Farhad Divecha, managing director and founder of AccuraCast, a digital marketing agency, said: “The call from the CMA is good news for advertisers because Google has been very vague with advertisers about how these cookie changes will affect reporting, targeting and optimisation within the Google Ads and DV 360 platforms.

“All [Google’s] press around the matter focuses on its privacy spiel, which is well and good, but then it has Google Tag Manager server-side, which could potentially bypass all the restrictions imposed by cookie blockers; it has FLoC, which seems like this nebulous concept of a remarketing/lookalike audience to most advertisers and has been criticised by smaller publishers; and it has Project Turtledove. 

“But what Google hasn’t yet done is tell advertisers clearly what they need to do to prepare for a cookieless future,” said Divecha. “This is especially stark in contrast to Facebook which set up Conversions API, have extensive documentation to prepare advertisers for IDFA and cookie changes, and have even invested a lot of money to help ensure its advertisers can minimise the impact of these changes.”

In a statement responding to the CMA's announcement, Google's director of legal, Oliver Bethell, said: “From the start of this project, we have been developing these tools in the open, and sought feedback at every step to ensure that they work for everyone, not just Google.
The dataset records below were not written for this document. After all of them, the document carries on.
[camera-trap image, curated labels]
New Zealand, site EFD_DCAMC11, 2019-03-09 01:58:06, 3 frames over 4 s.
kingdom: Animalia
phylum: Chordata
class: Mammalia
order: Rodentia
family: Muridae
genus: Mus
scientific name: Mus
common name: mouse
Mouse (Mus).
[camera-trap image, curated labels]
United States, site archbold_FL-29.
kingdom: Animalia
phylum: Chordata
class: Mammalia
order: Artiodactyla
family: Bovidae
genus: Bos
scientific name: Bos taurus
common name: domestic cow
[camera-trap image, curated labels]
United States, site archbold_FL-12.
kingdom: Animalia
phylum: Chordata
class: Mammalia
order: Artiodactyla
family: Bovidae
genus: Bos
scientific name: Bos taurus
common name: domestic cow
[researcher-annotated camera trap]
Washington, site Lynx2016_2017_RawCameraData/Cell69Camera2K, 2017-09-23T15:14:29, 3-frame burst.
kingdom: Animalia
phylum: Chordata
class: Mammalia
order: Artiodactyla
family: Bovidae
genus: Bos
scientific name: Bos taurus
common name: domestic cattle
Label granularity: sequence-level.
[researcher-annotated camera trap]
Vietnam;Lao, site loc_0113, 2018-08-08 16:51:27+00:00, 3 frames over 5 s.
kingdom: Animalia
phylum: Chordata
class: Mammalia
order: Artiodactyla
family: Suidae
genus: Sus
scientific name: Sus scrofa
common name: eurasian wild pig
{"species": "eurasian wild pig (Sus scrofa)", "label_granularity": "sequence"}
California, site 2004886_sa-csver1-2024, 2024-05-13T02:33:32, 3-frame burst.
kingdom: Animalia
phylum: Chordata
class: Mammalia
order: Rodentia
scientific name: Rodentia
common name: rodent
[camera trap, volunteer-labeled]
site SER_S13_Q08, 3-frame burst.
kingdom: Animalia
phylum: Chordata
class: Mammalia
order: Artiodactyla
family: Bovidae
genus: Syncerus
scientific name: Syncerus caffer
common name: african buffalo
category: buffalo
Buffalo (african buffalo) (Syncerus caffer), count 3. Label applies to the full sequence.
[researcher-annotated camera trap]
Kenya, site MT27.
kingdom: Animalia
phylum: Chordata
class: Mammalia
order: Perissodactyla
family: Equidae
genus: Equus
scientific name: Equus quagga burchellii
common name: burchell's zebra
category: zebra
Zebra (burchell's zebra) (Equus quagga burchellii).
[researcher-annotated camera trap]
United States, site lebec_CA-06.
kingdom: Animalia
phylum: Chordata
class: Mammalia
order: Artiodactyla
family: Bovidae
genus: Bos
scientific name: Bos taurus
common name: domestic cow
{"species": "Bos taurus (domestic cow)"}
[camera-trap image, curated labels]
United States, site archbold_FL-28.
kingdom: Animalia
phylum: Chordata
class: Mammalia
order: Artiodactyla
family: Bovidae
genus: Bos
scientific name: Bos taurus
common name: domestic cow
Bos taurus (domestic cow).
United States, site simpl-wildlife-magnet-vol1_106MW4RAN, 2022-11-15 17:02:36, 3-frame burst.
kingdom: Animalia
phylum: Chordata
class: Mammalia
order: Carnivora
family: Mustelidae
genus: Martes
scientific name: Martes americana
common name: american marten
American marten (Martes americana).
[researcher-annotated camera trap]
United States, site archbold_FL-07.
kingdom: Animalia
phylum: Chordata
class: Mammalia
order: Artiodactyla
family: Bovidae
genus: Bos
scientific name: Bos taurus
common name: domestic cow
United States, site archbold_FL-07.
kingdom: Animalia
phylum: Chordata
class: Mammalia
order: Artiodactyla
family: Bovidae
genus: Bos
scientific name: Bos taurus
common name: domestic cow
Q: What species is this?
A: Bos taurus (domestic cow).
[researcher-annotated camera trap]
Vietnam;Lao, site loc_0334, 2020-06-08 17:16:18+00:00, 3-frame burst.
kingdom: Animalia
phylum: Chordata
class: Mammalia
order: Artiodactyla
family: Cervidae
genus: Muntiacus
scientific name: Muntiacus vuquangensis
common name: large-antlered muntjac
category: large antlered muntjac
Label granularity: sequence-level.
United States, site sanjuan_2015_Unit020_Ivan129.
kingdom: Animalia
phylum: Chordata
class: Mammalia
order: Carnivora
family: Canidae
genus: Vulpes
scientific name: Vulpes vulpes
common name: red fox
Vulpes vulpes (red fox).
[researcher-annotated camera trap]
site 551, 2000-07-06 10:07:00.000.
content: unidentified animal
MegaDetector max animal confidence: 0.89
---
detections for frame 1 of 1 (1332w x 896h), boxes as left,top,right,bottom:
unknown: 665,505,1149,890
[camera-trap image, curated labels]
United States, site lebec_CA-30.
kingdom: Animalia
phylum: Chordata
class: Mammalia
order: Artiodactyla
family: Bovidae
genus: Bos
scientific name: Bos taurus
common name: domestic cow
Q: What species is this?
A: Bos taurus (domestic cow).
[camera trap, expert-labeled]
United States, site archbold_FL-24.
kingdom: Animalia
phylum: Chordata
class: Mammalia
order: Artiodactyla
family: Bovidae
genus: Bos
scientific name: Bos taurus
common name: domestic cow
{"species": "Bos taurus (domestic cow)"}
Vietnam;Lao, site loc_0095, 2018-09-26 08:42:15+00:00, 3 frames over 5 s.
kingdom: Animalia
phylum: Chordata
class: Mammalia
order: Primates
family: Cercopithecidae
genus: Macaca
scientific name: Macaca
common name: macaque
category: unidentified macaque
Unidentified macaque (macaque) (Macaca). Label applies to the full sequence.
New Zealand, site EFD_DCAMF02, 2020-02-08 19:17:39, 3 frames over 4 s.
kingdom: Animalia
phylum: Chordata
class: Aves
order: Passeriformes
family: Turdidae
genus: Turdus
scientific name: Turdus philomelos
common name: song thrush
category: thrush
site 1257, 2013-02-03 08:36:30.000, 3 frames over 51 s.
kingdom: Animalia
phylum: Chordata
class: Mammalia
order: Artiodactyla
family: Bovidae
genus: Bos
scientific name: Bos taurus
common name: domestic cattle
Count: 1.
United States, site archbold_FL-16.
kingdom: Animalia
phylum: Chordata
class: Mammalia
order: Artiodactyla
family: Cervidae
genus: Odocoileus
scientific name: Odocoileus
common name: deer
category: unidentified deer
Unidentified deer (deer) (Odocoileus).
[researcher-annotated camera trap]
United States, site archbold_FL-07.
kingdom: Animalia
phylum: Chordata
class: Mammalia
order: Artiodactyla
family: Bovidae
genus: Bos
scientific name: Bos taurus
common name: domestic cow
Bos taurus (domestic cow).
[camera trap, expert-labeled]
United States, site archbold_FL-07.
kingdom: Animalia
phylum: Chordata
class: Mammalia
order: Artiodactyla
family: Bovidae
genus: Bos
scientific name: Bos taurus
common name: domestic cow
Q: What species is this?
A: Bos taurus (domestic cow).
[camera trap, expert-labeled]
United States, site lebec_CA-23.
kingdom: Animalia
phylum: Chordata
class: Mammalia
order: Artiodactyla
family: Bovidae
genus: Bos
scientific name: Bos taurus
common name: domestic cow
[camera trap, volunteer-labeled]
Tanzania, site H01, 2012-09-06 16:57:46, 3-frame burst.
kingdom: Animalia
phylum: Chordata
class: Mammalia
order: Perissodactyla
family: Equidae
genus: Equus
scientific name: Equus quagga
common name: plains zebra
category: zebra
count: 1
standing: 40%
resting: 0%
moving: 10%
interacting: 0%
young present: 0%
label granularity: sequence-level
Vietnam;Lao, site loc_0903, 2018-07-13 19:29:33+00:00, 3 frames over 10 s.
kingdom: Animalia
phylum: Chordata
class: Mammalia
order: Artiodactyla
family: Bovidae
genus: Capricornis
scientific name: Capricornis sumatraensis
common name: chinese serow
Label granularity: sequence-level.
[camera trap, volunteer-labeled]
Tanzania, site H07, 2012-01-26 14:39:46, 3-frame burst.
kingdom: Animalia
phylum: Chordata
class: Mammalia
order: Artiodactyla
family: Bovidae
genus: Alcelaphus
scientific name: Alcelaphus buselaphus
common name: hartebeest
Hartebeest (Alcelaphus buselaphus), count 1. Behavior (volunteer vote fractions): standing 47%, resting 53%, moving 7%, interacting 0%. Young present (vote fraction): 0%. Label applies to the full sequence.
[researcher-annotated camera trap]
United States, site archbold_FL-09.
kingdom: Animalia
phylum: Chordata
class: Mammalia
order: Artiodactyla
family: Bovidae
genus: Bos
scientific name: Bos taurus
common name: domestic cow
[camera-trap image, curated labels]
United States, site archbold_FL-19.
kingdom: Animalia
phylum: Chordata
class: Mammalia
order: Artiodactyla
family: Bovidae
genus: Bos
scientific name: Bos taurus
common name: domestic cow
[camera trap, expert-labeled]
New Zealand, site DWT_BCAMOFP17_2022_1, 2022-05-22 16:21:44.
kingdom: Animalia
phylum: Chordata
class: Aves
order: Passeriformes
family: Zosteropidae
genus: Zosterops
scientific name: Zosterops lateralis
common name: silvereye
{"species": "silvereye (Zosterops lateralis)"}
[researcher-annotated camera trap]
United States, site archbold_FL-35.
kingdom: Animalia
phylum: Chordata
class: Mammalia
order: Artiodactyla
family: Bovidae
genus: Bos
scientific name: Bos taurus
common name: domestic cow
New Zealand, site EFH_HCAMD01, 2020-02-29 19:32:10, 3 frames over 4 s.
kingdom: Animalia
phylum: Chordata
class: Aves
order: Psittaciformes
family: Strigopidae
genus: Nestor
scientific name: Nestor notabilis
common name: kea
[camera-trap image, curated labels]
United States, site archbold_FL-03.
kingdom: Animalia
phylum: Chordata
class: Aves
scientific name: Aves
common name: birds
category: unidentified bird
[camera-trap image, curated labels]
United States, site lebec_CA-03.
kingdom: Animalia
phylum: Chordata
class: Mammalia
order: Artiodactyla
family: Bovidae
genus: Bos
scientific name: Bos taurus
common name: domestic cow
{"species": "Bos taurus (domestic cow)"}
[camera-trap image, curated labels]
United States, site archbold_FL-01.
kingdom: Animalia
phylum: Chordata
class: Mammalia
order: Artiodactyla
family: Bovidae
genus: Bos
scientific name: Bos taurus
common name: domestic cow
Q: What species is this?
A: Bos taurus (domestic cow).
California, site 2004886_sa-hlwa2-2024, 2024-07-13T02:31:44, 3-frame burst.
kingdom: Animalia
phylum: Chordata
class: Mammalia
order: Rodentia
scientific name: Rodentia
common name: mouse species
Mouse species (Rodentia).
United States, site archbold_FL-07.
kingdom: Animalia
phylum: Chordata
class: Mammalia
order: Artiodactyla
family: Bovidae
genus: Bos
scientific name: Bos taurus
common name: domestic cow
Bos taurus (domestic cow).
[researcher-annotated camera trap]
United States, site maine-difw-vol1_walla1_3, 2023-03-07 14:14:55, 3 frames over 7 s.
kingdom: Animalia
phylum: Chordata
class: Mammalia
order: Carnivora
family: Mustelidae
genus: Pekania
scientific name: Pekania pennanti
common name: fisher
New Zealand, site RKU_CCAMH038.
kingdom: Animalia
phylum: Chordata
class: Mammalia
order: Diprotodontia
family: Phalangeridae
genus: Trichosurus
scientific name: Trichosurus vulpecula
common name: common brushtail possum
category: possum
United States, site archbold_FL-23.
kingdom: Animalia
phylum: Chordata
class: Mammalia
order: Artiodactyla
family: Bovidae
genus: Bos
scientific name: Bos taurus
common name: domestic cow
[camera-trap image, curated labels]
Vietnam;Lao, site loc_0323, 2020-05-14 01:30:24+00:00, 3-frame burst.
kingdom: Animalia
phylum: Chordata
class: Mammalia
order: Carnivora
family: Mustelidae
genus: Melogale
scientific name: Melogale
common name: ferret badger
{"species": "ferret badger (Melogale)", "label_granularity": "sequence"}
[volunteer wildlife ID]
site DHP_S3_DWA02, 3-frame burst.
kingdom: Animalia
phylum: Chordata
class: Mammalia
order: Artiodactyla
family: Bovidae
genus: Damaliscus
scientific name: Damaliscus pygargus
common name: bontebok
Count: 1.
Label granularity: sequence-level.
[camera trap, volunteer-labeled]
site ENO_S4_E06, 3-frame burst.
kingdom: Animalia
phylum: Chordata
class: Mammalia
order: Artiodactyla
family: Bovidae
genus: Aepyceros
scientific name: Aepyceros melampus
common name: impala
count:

As many publishers and advertisers rely on online advertising to fund their websites, getting this balance right is key to keeping the web open and accessible to everyone. 

“So when the United Kingdom’s CMA announced its formal investigation of the Privacy Sandbox in January, we welcomed the opportunity to engage with a regulator with the mandate to promote competition for the benefit of consumers.”

Bethell added: “We appreciate the CMA’s thoughtful approach throughout the review and their engagement with the difficult trade-offs that this process inevitably involves. We also welcome feedback from the public consultation and will continue to engage with the CMA and with the industry on this important topic. We understand that our plans will be scrutinised, so we’ll also continue to engage with other regulators, industry partners and privacy experts as well.”